Source: Goldman Sachs Asset Management. Bloomberg. As of March 31, 2026.
Credit Research Spotlight: New York City and Prepaid Gas
Moody’s and Fitch Ratings revised New York City’s rating outlook to negative, citing widening budget gaps and a growing mismatch between expenditures and revenues. Both agencies did however affirm the city’s long-term credit rating at Aa2/AA.
Despite these pressures, we view the city’s credit profile as resilient, supported by a long record of fiscal discipline and strong revenue performance that continues to outperform the budget.
Read our latest credit insight Prepaid Gas Bonds: Unlocking Yield in a Growing Municipal Sector.
Muni Musings:
Second quarter supply should remain elevated given continued infrastructure needs. We expect demand to persist for the asset class given attractive tax equivalent yields and strong fundamentals.
Relative value to treasuries and the yield curve’s current steepness provide a potential compelling entry point for investors. While credit spreads are currently in fair territory, rigorous selection will play a key role in helping drive returns.

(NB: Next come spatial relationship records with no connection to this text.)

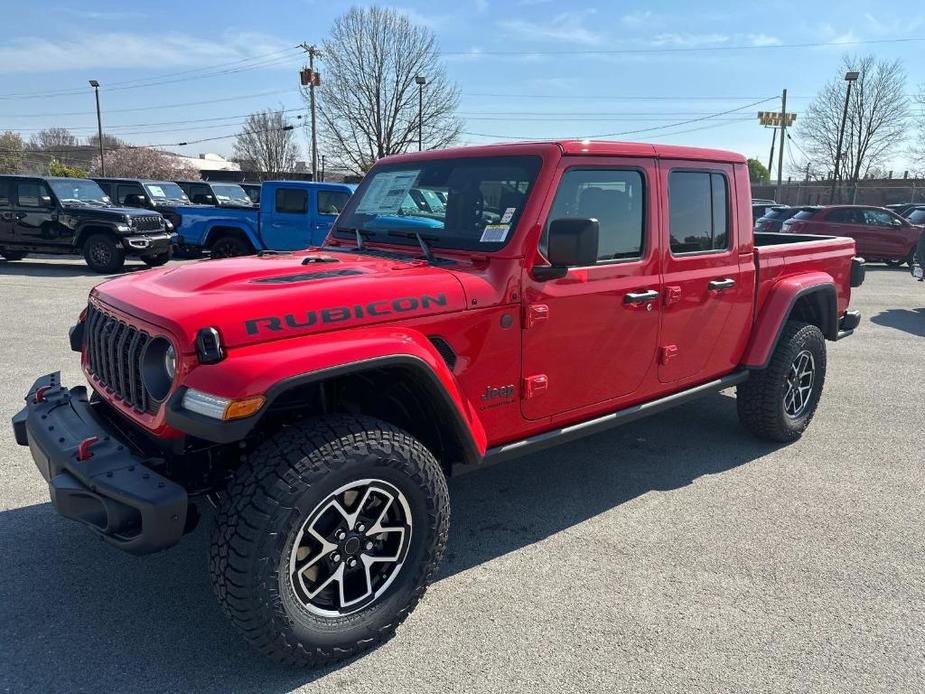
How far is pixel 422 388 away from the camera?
2754 millimetres

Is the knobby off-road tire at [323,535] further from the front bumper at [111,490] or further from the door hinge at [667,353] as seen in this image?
the door hinge at [667,353]

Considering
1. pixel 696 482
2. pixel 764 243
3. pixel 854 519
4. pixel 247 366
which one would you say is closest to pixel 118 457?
pixel 247 366

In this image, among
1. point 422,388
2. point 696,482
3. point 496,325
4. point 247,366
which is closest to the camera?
point 247,366

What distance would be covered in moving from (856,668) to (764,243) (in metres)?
3.87

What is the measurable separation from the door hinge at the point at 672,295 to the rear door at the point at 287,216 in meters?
9.85

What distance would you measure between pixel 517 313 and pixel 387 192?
1.30 m

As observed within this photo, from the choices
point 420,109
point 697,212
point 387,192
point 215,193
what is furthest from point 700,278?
point 420,109

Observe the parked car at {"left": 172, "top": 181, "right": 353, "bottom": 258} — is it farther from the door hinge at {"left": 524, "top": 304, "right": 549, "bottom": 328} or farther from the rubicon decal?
the rubicon decal

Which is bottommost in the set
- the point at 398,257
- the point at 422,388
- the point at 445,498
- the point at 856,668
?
the point at 856,668

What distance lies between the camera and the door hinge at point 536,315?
308 cm

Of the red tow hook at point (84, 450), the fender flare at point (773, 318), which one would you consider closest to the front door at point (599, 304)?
the fender flare at point (773, 318)

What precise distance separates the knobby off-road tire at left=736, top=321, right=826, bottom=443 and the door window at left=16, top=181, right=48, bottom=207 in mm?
13863

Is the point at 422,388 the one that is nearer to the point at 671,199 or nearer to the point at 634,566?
the point at 634,566

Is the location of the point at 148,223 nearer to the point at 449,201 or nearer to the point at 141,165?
the point at 449,201
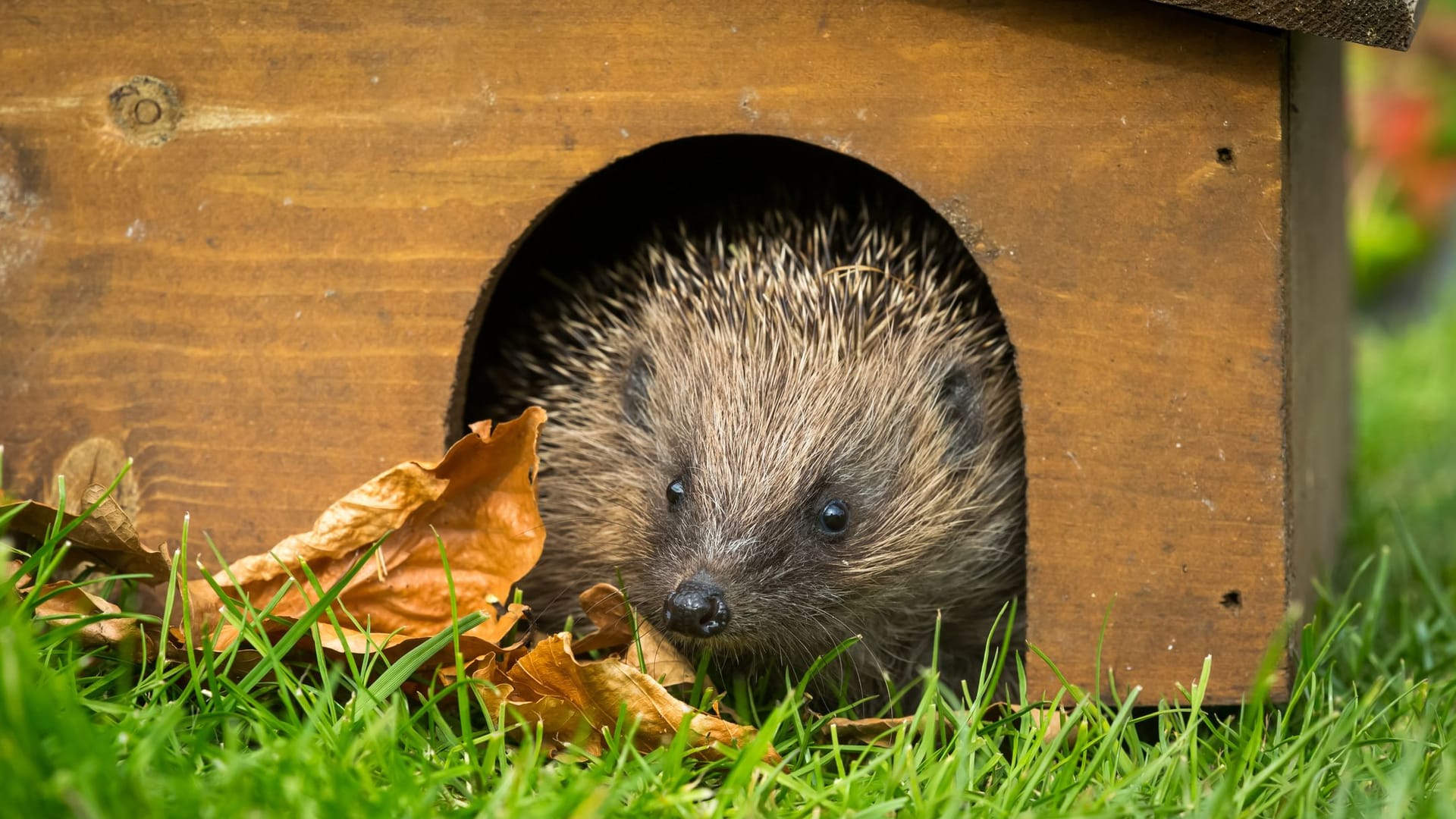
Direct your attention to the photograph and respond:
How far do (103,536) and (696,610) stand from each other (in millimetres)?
1155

While we expect an increase in headline driven volatility, the combination of a strong underlying economy and healthy reserve balances puts municipalities in a strong position to navigate the path forward.
Supply: Robust
March new issue supply amounted to $50 billion ($48 billion tax-exempt and $2 billion taxable). This was an increase of 18% from February, and 17% higher versus March 2025. Weekly new issuance volumes in March ranged from $10 billion to $16 billion.
For the first quarter, municipal issuance totaled $127 billion ($121 billion tax-exempt and $6 billion taxable). This was 9% below the previous quarter, but 6% higher than the first quarter of 2025.

Source: Goldman Sachs Asset Management. The Bond Buyer, Barclays. As of March 31, 2026
Demand: Positive
Municipals saw strong inflows through March, with an average of $810 million each week. Munis saw its first outflow week at the end of the month, breaking its 18-week streak of positive inflows. There were strong investment grade muni inflows, while high yield saw outflows over the month. Inflows were trending towards intermediate-term and long-term munis.
Muni fund flows totaled $3.8 billion for March. First quarter fund flows totaled $26 billion ($15 billion mutual funds and $11 billion ETFs). Investment grade quality munis saw strong flows at the intermediate and long-end of the curve.

Source: Goldman Sachs Asset Management. Refinitiv. As of March 31, 2026
Spreads: Tighter
BBB spreads and high yield muni spreads both tightened 9 bps and 20 bps, respectively, ending March at 100 bps and 189 bps. For the first quarter, BBB and high yield spreads tightened by 5 bps and 10 bps, respectively.
Education and Airlines were the only negative performing sectors in the first quarter, at -0.69% and –0.07% respectively, while all high yield maturities had positive returns. For March within high yield, the 1-year maturity and electric sector were the lone positive performers at +0.16% and +0.25%, respectively.